==== Excerpt

On Fri, 2017-04-28 at 18:09 -0400, David Malcolm wrote:
> Ping for these two patches:
>   - https://gcc.gnu.org/ml/gcc-patches/2017-03/msg00909.html
>   - https://gcc.gnu.org/ml/gcc-patches/2017-03/msg00910.html
> 
> On Thu, 2017-03-16 at 21:51 -0400, David Malcolm wrote:
> > It's possible to run GCC's sources through Doxygen by setting
> > 	INPUT_FILTER           = contrib/filter_gcc_for_doxygen
> > within contrib/gcc.doxy and invoking doxygen on the latter file.
> > 
> > The script filters out various preprocessor constructs from GCC
> > sources before Doxygen tries to parse them (e.g. GTY tags).
> > 
> > As-is, the script has some limitations, so as enabling work for
> > fixing them, this patch reimplements the support script
> > contrib/filter_params.pl in Python, effectively using the same
> > regexes, but porting them from Perl to Python syntax, adding
> > comments,
> > and a unit-test suite.
> > 
> > This is a revised version of a patch I posted ~3.5 years ago:
> >   https://gcc.gnu.org/ml/gcc-patches/2013-10/msg02728.html
> > with the difference that in this patch I'm attempting to
> > faithfully reimplement the behavior of the Perl script, leaving
> > bugfixes to followups (in the earlier version I combined the
> > port with some behavior changes).
> > 
> > I've tested it by running some source files through both scripts
> > and manually verifying that the output was identical for both
> > implementations. apart from the Python implementation adding a
> > harmless trailing newline at the end of the file.

========
==== Raw data

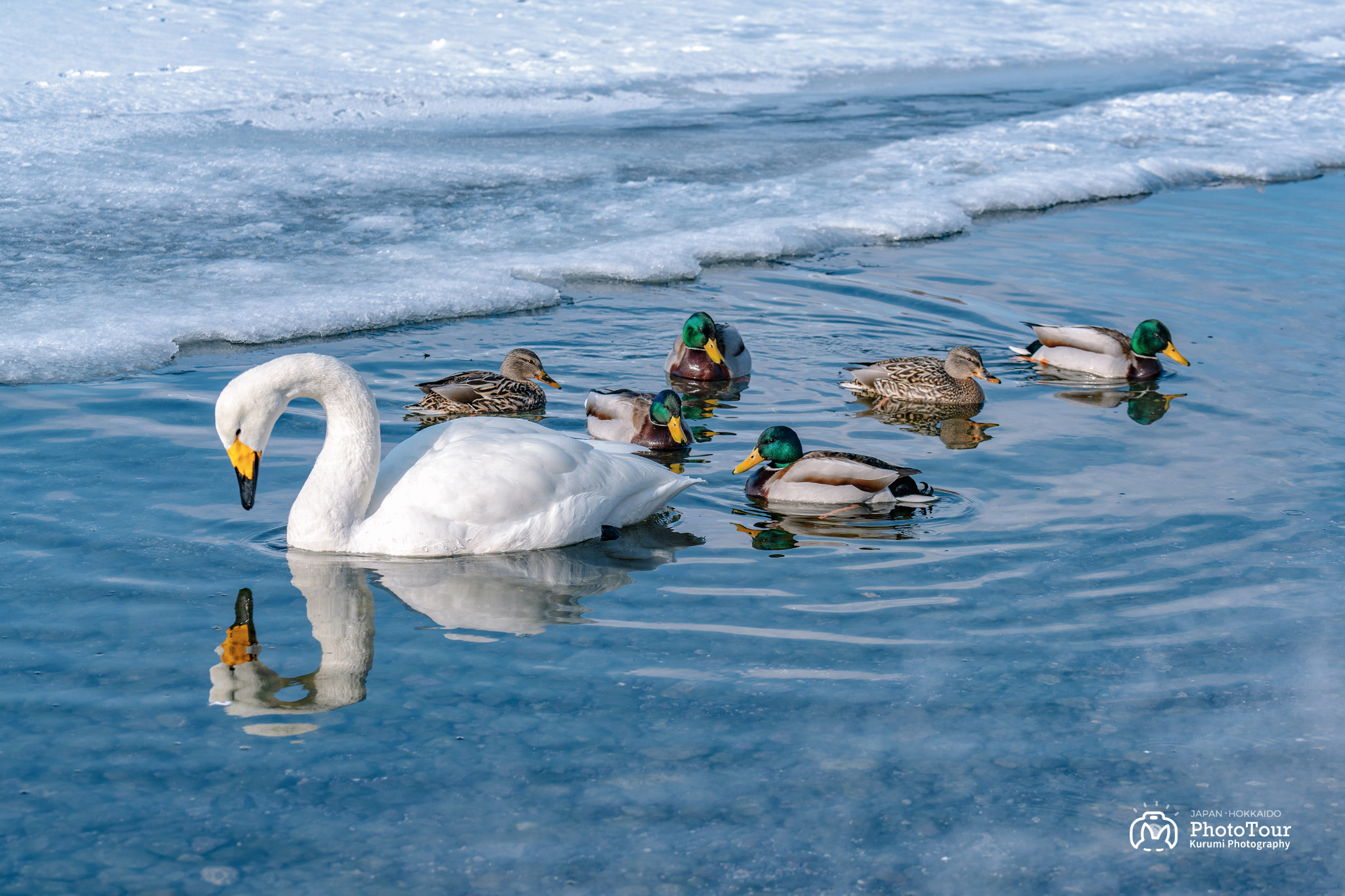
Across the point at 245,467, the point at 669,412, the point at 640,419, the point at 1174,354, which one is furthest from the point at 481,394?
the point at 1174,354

========
==== Raw data

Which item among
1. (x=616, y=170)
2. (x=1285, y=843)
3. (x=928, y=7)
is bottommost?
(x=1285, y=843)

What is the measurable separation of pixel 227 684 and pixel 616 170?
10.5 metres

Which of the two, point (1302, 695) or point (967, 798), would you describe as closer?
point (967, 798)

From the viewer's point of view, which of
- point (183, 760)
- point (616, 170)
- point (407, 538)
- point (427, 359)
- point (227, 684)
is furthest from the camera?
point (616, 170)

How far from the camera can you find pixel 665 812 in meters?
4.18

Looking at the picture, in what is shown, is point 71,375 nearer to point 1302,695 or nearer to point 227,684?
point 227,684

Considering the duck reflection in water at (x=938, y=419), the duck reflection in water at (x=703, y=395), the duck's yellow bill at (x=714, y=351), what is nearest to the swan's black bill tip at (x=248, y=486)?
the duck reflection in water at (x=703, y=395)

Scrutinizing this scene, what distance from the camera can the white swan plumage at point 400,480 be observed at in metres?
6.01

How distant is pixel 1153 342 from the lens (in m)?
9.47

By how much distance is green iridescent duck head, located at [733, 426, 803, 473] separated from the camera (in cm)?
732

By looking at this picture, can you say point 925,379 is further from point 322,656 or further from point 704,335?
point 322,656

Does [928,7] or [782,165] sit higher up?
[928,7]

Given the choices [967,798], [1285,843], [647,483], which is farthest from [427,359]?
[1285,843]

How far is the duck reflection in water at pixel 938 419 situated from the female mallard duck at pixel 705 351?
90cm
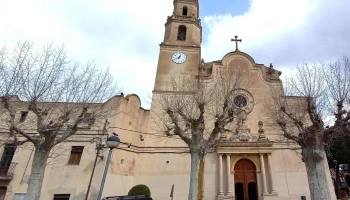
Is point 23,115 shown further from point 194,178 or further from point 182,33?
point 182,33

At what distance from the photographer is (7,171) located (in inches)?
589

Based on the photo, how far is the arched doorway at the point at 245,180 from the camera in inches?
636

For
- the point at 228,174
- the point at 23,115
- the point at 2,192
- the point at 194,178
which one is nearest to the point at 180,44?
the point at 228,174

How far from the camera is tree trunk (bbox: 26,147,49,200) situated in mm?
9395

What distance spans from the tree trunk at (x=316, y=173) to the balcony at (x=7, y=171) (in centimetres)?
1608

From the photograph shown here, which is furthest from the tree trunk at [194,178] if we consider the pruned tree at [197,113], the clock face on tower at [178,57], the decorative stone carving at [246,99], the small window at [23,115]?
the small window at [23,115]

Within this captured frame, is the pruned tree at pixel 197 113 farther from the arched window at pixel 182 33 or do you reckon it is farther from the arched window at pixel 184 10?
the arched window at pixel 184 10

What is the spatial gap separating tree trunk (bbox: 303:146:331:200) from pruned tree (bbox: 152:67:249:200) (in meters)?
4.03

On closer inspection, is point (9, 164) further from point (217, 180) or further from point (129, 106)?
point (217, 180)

========

Task set
**1.** In the excerpt on the Doxygen filter script, what language was contrib/filter_params.pl written in before the port?
**2.** Continue the excerpt about porting the Doxygen filter script, starting right after its final sentence.
The rows come from a separate source unrelated to the text.

Answers provided
**1.** Perl.

**2.**
> > 
> > The unit tests pass for both Python 2 and Python 3 (tested
> > with 2.7.5 and 3.3.2).
> > 
> > OK for trunk?
> > 
> > contrib/
> > 	* filter_gcc_for_doxygen: Use filter_params.py rather than
> > 	filter_params.pl.
> > 	* filter_params.pl: Delete in favor of...
> > 	* filter_params.py: New, porting the perl script to python,
> > 	adding a test suite.
> > ---
> >  contrib/filter_gcc_for_doxygen |   2 +-
> >  contrib/filter_params.pl       |  14 -----
> >  contrib/filter_params.py       | 130
> > +++++++++++++++++++++++++++++++++++++++++
> >  3 files changed, 131 insertions(+), 15 deletions(-)
> >  delete mode 100755 contrib/filter_params.pl
> >  create mode 100644 contrib/filter_params.py
> > 
> > diff --git a/contrib/filter_gcc_for_doxygen
> > b/contrib/filter_gcc_for_doxygen
> > index 3787eeb..ca1db31 100755
> > --- a/contrib/filter_gcc_for_doxygen
> > +++ b/contrib/filter_gcc_for_doxygen
> > @@ -8,5 +8,5 @@
> >  # process is put on stdout.
> >  
> >  dir=`dirname $0`
> > -perl $dir/filter_params.pl < $1 | perl $dir/filter_knr2ansi.pl 
> > +python $dir/filter_params.py $1 | perl $dir/filter_knr2ansi.pl
> >  exit 0
> > diff --git a/contrib/filter_params.pl b/contrib/filter_params.pl
> > deleted file mode 100755
> > index 22dae6c..0000000
> > --- a/contrib/filter_params.pl
> > +++ /dev/null
> > @@ -1,14 +0,0 @@
> > -#!/usr/bin/perl
> > -
> > -# Filters out some of the #defines used throughout the GCC
> > sources:
> > -# - GTY(()) marks declarations for gengtype.c
> > -# - PARAMS(()) is used for K&R compatibility. See ansidecl.h.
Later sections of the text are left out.